Ja, passiv-aggressive Menschen springen nicht in jeden Konflikt sofort offensiv hinein.  Oft sind konfliktreiche Situationen ja auch nur emotionale Momente. Wenn diese nicht hochgeschaukelt werden, sind sie manchmal auch gleich wieder vorbei. Wenn aber sofort Öl ins Feuer gegossen wird, kann etwas hochkochen, was ansonsten bedeutungslos bleibt. Optimal ist natürlich ein ausgewogenes Konfliktverhalten. 

So erkennt man passiv-aggressive Mitarbeiter

Bei schwierigen Teammitgliedern lohnt es sich, genau hinzusehen. Passiv-aggressive Mitarbeiter  fallen unter anderem durch folgenden Verhaltensweisen auf: Oft weisen Körpersprache wie Mimik und Gestik auf Wut oder Ärger hin – die verbale Mitteilung ist aber positiv. Dieser Widerspruch zeigt gut auf, dass etwas nicht stimmt.
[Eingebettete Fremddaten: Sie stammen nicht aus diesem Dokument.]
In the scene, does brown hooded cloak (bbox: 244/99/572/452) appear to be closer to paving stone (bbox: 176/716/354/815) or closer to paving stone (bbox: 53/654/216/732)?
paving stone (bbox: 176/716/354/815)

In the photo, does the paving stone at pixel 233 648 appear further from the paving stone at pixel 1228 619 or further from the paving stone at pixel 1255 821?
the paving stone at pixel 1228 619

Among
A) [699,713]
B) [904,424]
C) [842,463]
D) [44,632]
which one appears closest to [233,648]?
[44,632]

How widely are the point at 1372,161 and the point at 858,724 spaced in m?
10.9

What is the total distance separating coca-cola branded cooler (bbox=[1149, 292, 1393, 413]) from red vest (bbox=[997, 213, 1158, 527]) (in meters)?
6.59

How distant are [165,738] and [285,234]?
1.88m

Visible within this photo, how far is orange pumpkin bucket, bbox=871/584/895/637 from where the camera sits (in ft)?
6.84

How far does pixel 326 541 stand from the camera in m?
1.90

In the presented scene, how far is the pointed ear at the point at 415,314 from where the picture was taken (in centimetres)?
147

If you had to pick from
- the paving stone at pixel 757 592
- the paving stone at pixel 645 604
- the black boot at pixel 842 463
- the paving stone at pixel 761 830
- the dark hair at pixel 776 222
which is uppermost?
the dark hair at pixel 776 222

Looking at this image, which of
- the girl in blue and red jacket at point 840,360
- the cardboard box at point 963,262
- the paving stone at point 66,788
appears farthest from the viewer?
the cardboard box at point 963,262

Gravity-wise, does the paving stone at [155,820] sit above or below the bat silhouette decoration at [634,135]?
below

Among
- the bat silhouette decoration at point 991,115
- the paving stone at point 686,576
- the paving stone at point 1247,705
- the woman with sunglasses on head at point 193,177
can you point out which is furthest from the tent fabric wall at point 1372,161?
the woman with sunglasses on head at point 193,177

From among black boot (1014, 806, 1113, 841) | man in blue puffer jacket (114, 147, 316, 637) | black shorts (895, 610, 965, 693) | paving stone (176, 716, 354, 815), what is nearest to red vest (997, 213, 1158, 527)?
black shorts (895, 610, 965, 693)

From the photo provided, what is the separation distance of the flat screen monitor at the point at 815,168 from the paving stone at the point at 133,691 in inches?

Ein weiteres Thema ist die Konfliktabwehr: Passiv-Aggressive verleugnen oder ignorieren Konflikte hartnäckig und lassen ihr   Gegenüber so im Regen stehen. Aufmerksam sollten Führungskräfte auch werden, wenn Aufgaben absichtlich verzögert oder schlampig gemacht werden – auch  um den Kollegen damit zu schaden. Das betrifft auch die Nicht–Weitergabe von Informationen. Auch wenn auffällt, dass bestimmte Mitarbeiter schlechte Laune verbreiten, in dem sie launisch oder genervt auf Harmlosigkeiten reagieren, sollte man hellhörig werden. 

Passiv-aggressives Verhalten kann als gelernte Aggressionshemmung verstanden werden. Betroffene haben gelernt, dass negativen Reaktionen  mehr Schaden anrichten, als es angenehm ist oder dass sie sanktioniert werden, wenn sie eine andere Meinung vertreten und negative Gefühle direkt zeigen.  

Eine schnelle Diagnose sollte man dennoch mit Vorsicht treffen. Denn es besteht freilich ein Unterschied zwischen einem passiv-aggressiven Persönlichkeitsstil und einer Persönlichkeitsstörung. Erstere etwa ist meist situationsgebunden: Das bedeutet, eine Person reagiert nur in bestimmten konfliktgeladenen  Situationen passiv-aggressiv. Eine Persönlichkeitsstörung hingegen ist situationsunabhängig. Hier ist passiv-aggressives Verhalten ein Muster, das sich starr und unflexibel manifestiert.  Die Mehrheit der  sozialen Situationen wird mit Widerstand oder negativen, ablehnenden Verhaltensweisen beantwortet. Eine Persönlichkeitsstörung führt meist zu massiven und vielfältigen Problemen der Person – im sozialen wie auch im leistungsorientierten Umfeld.